Prom these authorities it would seem that the damages recoverable under the Death act are not to be conclusively *279determined by required proof at the trial of pre-existing dependency or periodic pecuniary aid from the intestate prior to his death. The fact that the next of kin may have been self-supporting evidently does not prohibit them from sharing in the recovery which becomes on payment subject to distribution as directed by the statute in cases of intestacy. Snedeker v. Snedeker, 164 N. Y. 58; 58 N. E. Rep. 4. It is the future deprivation or loss of the so-called reasonable expectation of financial advantage from a continuance of the life of the deceased that appears to be involved in such a case.

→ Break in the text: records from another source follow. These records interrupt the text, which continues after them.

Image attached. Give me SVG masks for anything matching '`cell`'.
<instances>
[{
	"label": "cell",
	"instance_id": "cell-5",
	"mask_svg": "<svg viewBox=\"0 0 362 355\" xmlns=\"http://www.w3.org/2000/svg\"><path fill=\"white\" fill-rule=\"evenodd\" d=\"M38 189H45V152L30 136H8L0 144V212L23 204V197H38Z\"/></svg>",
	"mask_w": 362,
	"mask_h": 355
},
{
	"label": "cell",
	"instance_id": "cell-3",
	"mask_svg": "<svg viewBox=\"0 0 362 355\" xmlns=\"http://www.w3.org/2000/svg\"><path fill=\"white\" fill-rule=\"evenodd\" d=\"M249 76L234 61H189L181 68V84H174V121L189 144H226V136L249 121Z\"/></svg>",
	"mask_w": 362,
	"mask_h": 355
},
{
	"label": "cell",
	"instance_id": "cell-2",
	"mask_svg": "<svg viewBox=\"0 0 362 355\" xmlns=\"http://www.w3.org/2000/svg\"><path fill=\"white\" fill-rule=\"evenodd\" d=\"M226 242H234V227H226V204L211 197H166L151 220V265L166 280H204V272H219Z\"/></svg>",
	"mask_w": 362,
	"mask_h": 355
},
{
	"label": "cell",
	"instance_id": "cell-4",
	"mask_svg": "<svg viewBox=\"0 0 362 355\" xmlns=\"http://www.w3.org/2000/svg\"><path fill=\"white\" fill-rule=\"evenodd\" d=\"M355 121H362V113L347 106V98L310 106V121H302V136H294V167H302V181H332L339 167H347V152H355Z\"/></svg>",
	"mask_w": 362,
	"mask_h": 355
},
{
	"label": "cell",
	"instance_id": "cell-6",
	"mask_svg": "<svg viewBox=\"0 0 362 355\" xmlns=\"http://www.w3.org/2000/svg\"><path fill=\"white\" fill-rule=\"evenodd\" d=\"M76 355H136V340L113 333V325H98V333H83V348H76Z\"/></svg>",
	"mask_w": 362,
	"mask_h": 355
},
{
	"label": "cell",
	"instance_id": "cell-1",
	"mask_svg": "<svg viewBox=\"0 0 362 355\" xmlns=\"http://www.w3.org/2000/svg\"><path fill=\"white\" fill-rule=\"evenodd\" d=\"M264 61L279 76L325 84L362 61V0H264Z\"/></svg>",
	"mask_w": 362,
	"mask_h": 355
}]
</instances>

As stated in the present complaint, the suit instituted by the plaintiff as administratrix ad prosequendum may perhaps be regarded as abortive, in view of the resultant mistrial, and the fact that she appears to have been concerned with her individual interest, without a realization that the surviving children of decedent (by a former marriage) likewise had interests, and that their rights, unless formally surrendered or at least actually determined by the verdict of the jury, could not be disposed of in the informal manner indicated.
In any event, what the general administrator is required to do with the fund recovered, since it is to be assumed that it is controlled by the statute, seems clear. The result is that in the absence of legislation supporting or authorizing it, the action sought to be set up in the present complaint does not appear capable of being legally sustained. The motion to strike will be granted, but without costs.